The comments immediately drew criticism from Medicaid advocates in Kansas, with some saying that Marshall mischaracterised and misunderstood people who are on the program.
"These are people who are out there, working hard, paying their bills, and to have their elected member of Congress pointing their finger at them I'm sure is disappointing," David Jordan, executive director of the Alliance for a Healthy Kansas, told the Kansas City Star.
In response to the backlash, Marshall, who was elected in November, said he was trying to explain that a national health care policy around "one segment of the population" does not work because groups of people have varying medical needs and use different health care resources.
"I was also saying that Obamacare has increased premiums on working, middle-class families by almost 200 per cent in some places, and with deductibles of over $US10,000, many don't actually have access to healthcare," Marshall said in a statement. "Coverage means nothing if you can't afford access."
He added: "When I said, 'the poor will always be with us,' it was actually in the context of supporting the obligation we have to always take care of people, but we cannot completely craft a larger, affordable healthcare policy around a comparatively small segment of the population who will get care no matter what."
Marshall is not the only House member who's had to clarify his comments about healthcare and the poor.
"Americans have choices, and they've got to make a choice," Representative Jason Chaffetz said on CNN on Tuesday morning. "And so maybe rather than getting that new iPhone that they just love and they want to go spend hundreds of dollars on that, maybe they should invest in their own healthcare."
Later that day, Chaffetz was on Fox News clarifying his remarks. "Maybe I didn't say it as smoothly as I possibly could, but people need to make a conscious choice," he said. "I believe in self-reliance, and they're going to have to make those decisions. We want people to have access to an affordable healthcare product."

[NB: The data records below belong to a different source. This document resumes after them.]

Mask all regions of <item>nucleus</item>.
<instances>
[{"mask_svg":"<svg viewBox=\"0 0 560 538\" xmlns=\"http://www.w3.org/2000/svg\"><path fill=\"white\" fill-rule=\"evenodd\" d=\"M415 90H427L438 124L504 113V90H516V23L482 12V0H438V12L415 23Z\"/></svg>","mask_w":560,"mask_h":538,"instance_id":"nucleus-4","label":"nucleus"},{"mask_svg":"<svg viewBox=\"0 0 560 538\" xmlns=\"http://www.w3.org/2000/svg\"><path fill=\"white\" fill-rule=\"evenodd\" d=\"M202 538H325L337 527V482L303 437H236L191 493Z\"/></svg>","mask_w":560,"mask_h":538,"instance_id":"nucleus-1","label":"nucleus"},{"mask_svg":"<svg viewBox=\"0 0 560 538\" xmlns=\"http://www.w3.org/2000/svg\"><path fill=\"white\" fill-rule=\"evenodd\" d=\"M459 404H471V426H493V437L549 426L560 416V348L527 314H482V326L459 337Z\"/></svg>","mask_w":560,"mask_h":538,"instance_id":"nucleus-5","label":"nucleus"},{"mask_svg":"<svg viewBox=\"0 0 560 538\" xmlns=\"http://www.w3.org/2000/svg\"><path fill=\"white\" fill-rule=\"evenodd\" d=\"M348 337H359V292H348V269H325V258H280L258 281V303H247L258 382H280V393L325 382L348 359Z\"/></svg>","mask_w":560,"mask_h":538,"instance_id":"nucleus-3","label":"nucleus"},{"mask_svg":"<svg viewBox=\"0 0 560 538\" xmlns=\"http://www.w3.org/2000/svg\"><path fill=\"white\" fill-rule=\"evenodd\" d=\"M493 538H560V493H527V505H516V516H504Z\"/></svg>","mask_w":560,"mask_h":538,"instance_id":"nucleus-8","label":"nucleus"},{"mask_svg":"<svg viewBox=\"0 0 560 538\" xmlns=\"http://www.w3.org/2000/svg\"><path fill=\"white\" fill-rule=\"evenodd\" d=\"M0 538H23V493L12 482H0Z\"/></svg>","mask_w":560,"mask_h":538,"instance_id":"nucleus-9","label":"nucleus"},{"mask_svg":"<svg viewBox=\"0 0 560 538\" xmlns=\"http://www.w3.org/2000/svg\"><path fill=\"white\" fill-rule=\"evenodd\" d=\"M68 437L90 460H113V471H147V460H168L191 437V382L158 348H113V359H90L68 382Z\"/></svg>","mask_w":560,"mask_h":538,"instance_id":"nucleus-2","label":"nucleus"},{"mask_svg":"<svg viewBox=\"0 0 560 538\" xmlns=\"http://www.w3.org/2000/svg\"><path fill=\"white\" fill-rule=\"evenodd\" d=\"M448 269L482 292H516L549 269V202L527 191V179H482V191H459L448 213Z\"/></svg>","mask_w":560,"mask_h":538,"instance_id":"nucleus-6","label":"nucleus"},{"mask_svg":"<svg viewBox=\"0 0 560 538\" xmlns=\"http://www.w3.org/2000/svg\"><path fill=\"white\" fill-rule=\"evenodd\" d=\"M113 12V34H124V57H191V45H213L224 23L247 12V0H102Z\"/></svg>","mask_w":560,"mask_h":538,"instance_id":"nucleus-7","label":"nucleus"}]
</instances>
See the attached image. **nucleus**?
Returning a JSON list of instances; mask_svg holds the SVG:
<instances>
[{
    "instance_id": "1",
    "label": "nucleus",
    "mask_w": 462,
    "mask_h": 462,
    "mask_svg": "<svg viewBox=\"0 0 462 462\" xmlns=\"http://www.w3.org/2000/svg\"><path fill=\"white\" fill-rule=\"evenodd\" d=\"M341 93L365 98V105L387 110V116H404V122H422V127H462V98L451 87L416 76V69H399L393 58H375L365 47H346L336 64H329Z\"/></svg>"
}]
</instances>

A new healthcare bill unveiled by Republicans as a replacement for Obamacare is now making its way through Congress. The American Health Care Act replaces federal insurance subsidies with individual tax credits and grants to help states shape their own policies. It also preserves two of the most popular features of the ACA: Allowing young adults to stay on their parents' insurance until they're 26 and forbidding insurers from denying coverage to people with pre-existing conditions.
After 18 hours of debate, the bill passed 23 to 16 in the House Ways and Means Committee before dawn on Thursday.